2000

Saint-Léonard-de-Noblat

Rue du Maréchal Foch


Médiéval

Patrice CONTE et Guillaume DEMEURE

 

La réfection des réseaux rue du Maréchal-Foch a entraîné une intervention ponctuelle de sauvetage urgent dans la partie sud de la rue, au niveau de son débouché boulevard Carnot. L'opération, qui n'a duré que quelques jours, a toutefois permis de repérer plusieurs maçonneries à 0,80 m de profondeur sous la voirie actuelle et une partie d'un dépotoir médiéval.

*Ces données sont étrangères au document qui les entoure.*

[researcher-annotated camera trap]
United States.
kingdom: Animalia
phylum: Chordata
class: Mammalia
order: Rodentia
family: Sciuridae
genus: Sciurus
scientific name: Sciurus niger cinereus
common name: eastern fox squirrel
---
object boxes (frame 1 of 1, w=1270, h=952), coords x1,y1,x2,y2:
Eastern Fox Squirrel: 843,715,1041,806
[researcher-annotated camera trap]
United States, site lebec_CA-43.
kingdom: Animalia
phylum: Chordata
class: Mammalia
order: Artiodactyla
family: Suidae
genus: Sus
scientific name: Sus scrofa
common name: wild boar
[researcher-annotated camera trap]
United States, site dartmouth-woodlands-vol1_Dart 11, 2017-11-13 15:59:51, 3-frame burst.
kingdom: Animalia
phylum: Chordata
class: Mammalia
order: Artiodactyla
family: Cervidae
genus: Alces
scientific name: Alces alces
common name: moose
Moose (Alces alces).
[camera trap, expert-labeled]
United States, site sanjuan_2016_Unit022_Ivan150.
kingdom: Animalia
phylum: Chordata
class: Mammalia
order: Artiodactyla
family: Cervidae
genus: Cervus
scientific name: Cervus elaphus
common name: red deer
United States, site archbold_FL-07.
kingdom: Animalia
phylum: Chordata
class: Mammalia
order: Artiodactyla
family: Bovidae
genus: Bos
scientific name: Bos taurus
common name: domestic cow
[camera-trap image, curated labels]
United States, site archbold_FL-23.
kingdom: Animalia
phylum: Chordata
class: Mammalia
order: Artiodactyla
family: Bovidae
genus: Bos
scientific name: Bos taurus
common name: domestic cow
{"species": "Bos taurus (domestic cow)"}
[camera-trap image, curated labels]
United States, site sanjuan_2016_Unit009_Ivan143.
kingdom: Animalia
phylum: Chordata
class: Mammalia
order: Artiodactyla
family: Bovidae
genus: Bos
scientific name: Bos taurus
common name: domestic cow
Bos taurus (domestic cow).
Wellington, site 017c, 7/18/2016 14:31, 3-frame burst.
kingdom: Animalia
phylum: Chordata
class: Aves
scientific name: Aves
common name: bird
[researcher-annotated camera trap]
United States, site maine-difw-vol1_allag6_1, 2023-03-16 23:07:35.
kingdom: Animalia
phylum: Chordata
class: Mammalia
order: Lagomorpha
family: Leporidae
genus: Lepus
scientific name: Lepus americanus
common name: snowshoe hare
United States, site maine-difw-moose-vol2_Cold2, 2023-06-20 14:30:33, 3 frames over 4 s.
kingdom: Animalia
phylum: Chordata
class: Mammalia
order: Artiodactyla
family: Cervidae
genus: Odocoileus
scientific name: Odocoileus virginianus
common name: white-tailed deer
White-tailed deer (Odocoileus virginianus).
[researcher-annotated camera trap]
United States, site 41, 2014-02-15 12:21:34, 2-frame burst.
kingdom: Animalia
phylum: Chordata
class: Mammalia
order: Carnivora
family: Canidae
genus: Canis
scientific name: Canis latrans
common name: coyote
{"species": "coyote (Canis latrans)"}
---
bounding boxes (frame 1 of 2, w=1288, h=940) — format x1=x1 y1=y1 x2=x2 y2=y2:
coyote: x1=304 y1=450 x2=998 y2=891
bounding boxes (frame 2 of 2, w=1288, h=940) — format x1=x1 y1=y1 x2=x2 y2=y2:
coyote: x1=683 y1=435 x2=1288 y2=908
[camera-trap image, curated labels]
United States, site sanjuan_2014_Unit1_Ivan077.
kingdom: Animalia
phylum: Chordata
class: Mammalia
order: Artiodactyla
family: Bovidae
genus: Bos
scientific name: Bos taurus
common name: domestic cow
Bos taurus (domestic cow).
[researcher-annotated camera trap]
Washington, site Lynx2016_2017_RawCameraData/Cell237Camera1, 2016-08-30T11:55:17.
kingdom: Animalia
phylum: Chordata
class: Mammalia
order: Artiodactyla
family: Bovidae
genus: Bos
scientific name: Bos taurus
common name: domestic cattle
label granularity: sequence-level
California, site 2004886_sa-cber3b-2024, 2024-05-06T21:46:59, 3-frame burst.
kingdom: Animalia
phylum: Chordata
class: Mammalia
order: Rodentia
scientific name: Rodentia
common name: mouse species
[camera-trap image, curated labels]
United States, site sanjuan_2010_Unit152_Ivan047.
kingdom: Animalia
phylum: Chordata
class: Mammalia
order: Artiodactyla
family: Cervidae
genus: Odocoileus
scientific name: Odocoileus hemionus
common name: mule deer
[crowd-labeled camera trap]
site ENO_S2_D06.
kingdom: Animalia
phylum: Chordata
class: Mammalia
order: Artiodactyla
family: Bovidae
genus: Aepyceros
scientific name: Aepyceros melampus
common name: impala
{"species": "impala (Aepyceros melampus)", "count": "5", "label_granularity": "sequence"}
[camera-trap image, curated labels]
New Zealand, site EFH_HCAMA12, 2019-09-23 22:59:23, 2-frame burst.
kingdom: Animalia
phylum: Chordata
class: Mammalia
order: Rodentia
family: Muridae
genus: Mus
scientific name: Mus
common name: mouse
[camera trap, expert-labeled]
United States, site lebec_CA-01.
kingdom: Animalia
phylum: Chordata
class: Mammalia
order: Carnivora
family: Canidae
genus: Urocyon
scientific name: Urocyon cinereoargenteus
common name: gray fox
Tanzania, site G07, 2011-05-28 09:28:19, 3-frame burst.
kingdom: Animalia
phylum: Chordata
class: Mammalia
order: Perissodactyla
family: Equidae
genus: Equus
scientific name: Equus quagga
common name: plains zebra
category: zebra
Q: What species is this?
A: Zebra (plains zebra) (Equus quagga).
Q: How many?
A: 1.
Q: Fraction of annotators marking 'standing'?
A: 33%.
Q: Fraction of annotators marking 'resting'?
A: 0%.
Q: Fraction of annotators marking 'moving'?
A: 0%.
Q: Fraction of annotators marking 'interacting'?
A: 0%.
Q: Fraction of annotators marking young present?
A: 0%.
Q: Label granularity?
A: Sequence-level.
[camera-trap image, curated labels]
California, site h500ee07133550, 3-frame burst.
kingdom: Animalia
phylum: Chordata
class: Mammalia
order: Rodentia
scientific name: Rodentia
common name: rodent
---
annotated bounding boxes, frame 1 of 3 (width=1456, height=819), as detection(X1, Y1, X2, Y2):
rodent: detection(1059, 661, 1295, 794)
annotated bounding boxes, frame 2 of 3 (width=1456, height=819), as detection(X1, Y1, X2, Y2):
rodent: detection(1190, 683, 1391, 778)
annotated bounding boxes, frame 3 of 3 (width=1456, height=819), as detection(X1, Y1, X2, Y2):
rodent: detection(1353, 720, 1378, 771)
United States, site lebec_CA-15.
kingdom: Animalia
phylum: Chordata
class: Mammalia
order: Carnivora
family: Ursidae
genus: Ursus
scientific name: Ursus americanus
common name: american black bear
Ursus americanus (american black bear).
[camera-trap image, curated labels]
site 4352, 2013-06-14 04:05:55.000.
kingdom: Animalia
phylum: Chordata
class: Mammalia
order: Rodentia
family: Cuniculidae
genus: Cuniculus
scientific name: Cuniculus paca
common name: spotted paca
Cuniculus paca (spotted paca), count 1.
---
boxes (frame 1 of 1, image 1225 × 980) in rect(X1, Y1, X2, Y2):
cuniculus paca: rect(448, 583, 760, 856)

Les maçonneries découvertes appartiennent à plusieurs murs. Le plus important barre transversalement la rue actuelle et s'achève par une construction arasée mais dont le plan arrondi évoque toutefois celle de la base d'une tour-porte. Un second mur, perpendiculaire au premier, se développe vers le sud. Les travaux de pose de regards et conduites n'ont malheureusement pas permis de le reconnaître sur une plus grande distance. Vers le sud, c'est-à-dire côté boulevard, le niveau du substrat s'abaisse fortement suivant un profil correspondant au flanc d'un fossé. Les vestiges découverts correspondent à ceux de la porte fortifiée qui équipait l'extrémité sud de la rue Fontpinou, attestée dès le Xllle s. (carreira de Fonpino). Un procès verbal de 1690 évoque la présence ancienne d'une "tour qui avait été très haute", d'une porte et d'une avant-porte ainsi qu'un pont levis. Les vestiges archéologiques découverts correspondent à ces aménagements de l'enceinte fortifiée de la ville.

1-im-stleo1
Murs médiévaux (base de la porte fortifiée)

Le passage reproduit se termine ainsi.